|Homer Martin Adkins|
|32nd Governor of Arkansas|
January 14, 1941 – January 9, 1945
|Lieutenant||Robert L. Bailey|
James L. Shaver
|Preceded by||Carl Edward Bailey|
|Succeeded by||Benjamin Travis Laney|
|Born||October 15, 1890|
Jacksonville, Arkansas, U.S.
|Died||February 26, 1964 (aged 73)|
Malvern, Arkansas, U.S.
|Resting place||Roselawn Memorial Park in Little Rock, Arkansas|
|Service/branch||United States Army|
|Rank||Captain of the Medical Corps|
|Battles/wars||World War I|
Homer Martin Adkins (October 15, 1890 – February 26, 1964) was the 32nd governor of the U.S. state of Arkansas. Prior to his public service as Governor of Arkansas, he had a career as a pharmacist, salesman, and military officer.
Early life and education[edit | edit source]
He was born near Jacksonville in Pulaski County. In 1908, he attended Draughon's Business College and graduated from the Little Rock College of Pharmacy in 1911 as a licensed pharmacist.
Career[edit | edit source]
Adkins served in the United States Army during World War I as a captain in the Medical Corps. Adkins served one term as sheriff of Pulaski County and was the collector of internal revenue from 1933 to 1940, when he was first elected as governor.
In the 1940 general election, Adkins defeated the Republican Harley C. Stump, the mayor of Stuttgart and a leader of the Arkansas Municipal League, 91.8 to 8.2 percent. In that campaign Stump claimed the employees of Franklin D. Roosevelt's Works Progress Administration were underpaid. Adkins was unopposed in the 1942 general election for his second term.
Adkins was a member of the Ku Klux Klan, whose support was important in obtaining his first political victory, and its racist views remained a hallmark of his political career.
Adkins sought to build a voting base based on his background as a Methodist Sunday school teacher and church employee. His detractors often referred to him as "Holy Homer." He campaigned on a platform of reform and ending the practice of bootlegging.
The Adkins administration presided over a doubling of the surplus in the state's treasury. His administration focused on highway construction and financing, electrification, and worker's compensation.

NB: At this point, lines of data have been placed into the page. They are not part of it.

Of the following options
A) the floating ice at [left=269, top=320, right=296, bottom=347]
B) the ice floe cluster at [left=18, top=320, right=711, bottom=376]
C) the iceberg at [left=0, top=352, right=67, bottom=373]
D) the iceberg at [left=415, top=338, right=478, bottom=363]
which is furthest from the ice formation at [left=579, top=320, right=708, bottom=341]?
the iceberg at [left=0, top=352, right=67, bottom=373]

In his second term, Adkins signed into law a bill that would prevent anyone of Japanese descent from owning land in Arkansas. Looking for a new challenge, he was defeated in 1944 in a bid for the U.S. Senate. He opposed Senator Hattie Caraway and the freshman U.S. Representative J. William Fulbright of Fayetteville. Mrs. Caraway finished third, with Fulbright later winning the Democratic runoff against Adkins. Fulbright then claimned the Senate seat when he defeated the Republican Victor Wade of Batesville, 85.1 to 14.9 percent.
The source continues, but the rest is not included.